--- THE EXERCISE ---
Copy out the records word for word, from the line containing "What depth from" through the line containing "210 centimetres", including both of those lines. Leave out the pictures.

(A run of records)
** Start **

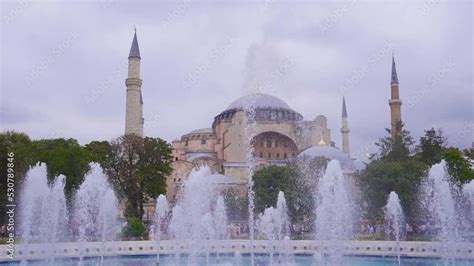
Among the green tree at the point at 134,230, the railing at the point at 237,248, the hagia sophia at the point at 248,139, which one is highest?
the hagia sophia at the point at 248,139

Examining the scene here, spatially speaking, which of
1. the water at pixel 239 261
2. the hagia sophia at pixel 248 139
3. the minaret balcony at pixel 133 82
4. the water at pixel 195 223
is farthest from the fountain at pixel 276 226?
the minaret balcony at pixel 133 82

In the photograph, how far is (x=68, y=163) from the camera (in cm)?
2620

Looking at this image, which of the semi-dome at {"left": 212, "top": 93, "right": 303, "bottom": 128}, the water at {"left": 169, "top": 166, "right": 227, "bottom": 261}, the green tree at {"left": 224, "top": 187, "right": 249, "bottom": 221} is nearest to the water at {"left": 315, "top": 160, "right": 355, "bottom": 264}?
the water at {"left": 169, "top": 166, "right": 227, "bottom": 261}

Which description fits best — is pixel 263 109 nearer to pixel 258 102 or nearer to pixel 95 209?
pixel 258 102

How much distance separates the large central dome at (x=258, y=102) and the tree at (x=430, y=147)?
2176 cm

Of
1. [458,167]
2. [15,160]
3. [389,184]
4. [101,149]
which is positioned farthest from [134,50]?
[458,167]

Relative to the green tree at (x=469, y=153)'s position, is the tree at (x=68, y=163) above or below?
below

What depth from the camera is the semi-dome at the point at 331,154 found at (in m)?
42.7

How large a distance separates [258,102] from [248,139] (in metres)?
7.70

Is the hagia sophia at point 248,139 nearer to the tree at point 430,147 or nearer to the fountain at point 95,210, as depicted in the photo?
the tree at point 430,147

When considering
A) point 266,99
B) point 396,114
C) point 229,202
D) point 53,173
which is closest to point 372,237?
point 229,202

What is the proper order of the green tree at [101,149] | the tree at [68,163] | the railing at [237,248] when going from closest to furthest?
1. the railing at [237,248]
2. the tree at [68,163]
3. the green tree at [101,149]

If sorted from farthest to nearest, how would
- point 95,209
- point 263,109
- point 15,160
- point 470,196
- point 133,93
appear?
1. point 263,109
2. point 133,93
3. point 15,160
4. point 470,196
5. point 95,209

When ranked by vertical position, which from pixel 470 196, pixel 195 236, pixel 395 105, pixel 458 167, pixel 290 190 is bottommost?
pixel 195 236
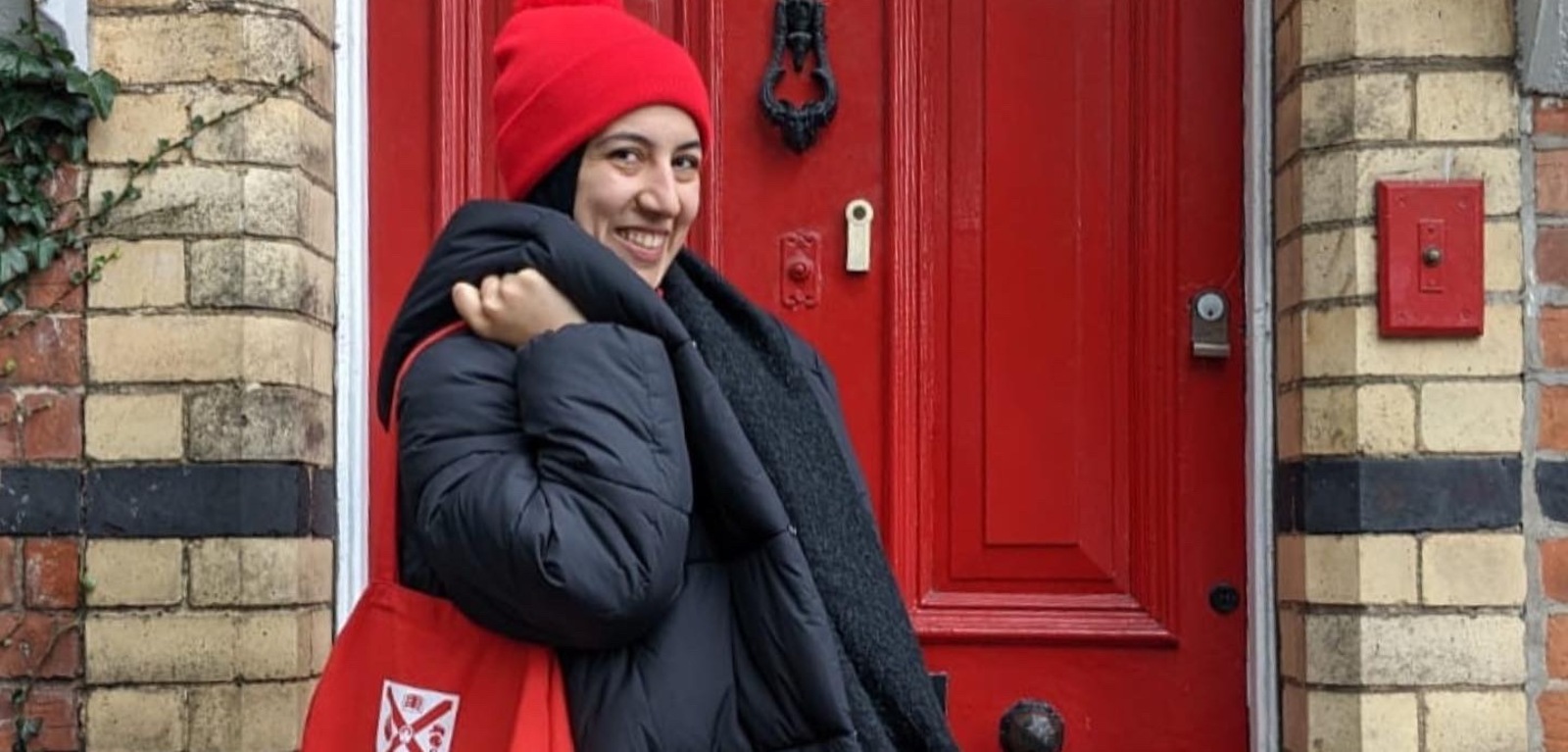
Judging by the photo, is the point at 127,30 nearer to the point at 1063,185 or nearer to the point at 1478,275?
the point at 1063,185

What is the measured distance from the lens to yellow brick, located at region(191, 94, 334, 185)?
2.80 metres

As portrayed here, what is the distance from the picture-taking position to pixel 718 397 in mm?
1812

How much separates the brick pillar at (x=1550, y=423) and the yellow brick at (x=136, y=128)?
210 centimetres

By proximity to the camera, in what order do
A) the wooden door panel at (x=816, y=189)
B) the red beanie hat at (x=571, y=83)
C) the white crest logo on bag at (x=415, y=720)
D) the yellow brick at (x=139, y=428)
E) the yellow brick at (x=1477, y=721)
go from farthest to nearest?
the wooden door panel at (x=816, y=189) < the yellow brick at (x=139, y=428) < the yellow brick at (x=1477, y=721) < the red beanie hat at (x=571, y=83) < the white crest logo on bag at (x=415, y=720)

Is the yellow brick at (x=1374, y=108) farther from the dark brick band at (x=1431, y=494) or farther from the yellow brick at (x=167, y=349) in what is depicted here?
the yellow brick at (x=167, y=349)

** End **

--- OUTPUT OF THE TASK ---
What depth from the camera is the semi-dome at the point at 331,154 found at (in m)?
42.7

How large a distance separates [258,102] from [248,139] (in metres)?
7.70

Is the hagia sophia at point 248,139 nearer to the tree at point 430,147 or nearer to the fountain at point 95,210, as depicted in the photo?
the tree at point 430,147

When considering
A) point 266,99
B) point 396,114
C) point 229,202
D) point 53,173
which is closest to point 372,237?
point 229,202

What is the proper order of the green tree at [101,149] | the tree at [68,163] | the railing at [237,248] when going from closest to furthest?
1. the railing at [237,248]
2. the tree at [68,163]
3. the green tree at [101,149]

If sorted from farthest to nearest, how would
- point 95,209
- point 263,109
- point 15,160
- point 470,196
- point 133,93
appear?
1. point 263,109
2. point 133,93
3. point 15,160
4. point 470,196
5. point 95,209

When ranked by vertical position, which from pixel 470 196, pixel 195 236, pixel 395 105, pixel 458 167, pixel 290 190 is bottommost?
pixel 195 236
Judging by the photo, is the point at 127,30 nearer to the point at 1063,185 or nearer to the point at 1478,275?
the point at 1063,185

What is the measured distance from the lens to yellow brick, located at region(191, 94, 334, 185)?
2.80 metres

As portrayed here, what is the distance from the picture-taking position to pixel 718 397 in mm?
1812

How much separates the brick pillar at (x=1550, y=423) and the yellow brick at (x=136, y=128)?
210 centimetres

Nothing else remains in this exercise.